Security cannot be provided without surveillance, and that surveillance transcends into our private lives. Senator Mitch McConnell believes the USA FREEDOM Act limits the activity of the government in protecting Americans. He was quoted as saying, “ ‘I think Congress is misreading the public mood if they think Americans are concerned about the privacy implications’ ” (Weisman). McConnell believes Americans might be suffering from amnesia if they cannot remember what it felt like to be at Ground Zero following 9/11. While there may not be evidence of any specific thwarted attacks, supporters of less limits on government surveillance argue that metadata programs, “helped flesh out investigations in other ways, and could still prove to be crucial in the future” (Weisman). McConnell is arguing that the use of metadata may not be the case for previous attacks; however, moving forward, this mass data collection and ability to create links in data will be necessary in providing successful security. Furthermore, evidence supports that terrorists move quickly, and change numbers and computer IP addresses just as quickly. Obtaining the necessary warrant from the Foreign Intelligence Surveillance Court requires too much time and is not always possible to obtain fast enough. As technology has advanced, the price and ease in which one can obtain a cell phone, email address, or new computer has become simpler and faster. Thus, supporters want less restrictions on the NSA since obtaining a warrant through a required process is time prohibitive. In evaluating each of these positions, it is clear that none are positioned in favor of protecting the privacy of those who are innocent nor the exposure of personal data.

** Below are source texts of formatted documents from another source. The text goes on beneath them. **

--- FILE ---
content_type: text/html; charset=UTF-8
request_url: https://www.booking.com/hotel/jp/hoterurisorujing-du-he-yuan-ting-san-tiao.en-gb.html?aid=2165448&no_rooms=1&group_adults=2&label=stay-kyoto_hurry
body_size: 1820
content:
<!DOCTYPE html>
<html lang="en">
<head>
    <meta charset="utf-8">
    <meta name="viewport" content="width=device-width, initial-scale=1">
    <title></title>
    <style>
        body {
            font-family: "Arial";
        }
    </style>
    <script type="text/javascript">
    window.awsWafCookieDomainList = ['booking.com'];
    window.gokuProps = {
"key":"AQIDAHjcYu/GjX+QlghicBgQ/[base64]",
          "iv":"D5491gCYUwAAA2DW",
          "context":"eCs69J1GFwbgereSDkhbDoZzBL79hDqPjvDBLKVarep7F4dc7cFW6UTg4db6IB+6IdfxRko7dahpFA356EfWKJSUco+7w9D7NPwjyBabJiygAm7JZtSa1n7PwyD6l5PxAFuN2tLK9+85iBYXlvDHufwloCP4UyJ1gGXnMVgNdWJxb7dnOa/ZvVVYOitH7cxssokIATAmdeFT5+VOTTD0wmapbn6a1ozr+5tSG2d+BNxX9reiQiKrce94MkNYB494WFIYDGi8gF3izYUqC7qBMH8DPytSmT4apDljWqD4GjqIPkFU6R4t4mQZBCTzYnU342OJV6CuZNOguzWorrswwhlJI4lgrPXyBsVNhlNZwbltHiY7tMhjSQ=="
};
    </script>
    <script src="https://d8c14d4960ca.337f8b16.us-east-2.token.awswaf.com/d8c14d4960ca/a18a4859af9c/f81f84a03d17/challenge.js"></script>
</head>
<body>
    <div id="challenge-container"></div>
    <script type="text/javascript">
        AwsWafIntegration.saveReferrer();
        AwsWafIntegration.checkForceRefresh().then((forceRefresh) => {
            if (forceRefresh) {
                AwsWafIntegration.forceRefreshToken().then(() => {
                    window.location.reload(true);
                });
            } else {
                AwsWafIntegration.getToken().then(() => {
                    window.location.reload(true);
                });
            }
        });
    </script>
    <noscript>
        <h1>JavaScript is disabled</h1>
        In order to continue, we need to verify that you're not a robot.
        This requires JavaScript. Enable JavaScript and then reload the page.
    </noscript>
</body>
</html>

While the government aims to provide ultimate security for all Americans, surveillance measures are being taken too far and are thus exploiting personal privacy. There is substantial evidence that the programs being implemented by the government violate the Constitution, specifically the Fourth Amendment, and in fact have not been proven to be the only means of stopping terrorism. In reaction to this evidence, Americans are disappointed and frustrated with the U.S. government and the repeated promises by presidents to provide protection. Even with the changes to surveillance laws and the enforcement of transparency, American citizens must take responsibility to protect their privacy. One step towards protection of privacy begins with limiting the amount of information one enters on the internet to access different websites. With the rapid advancement of available technology, government restrictions and guidelines are not keeping pace. Americans must realize that even with laws and regulations in place, the U.S. government still has the capability to violate the boundaries of personal privacy as established under the Constitution.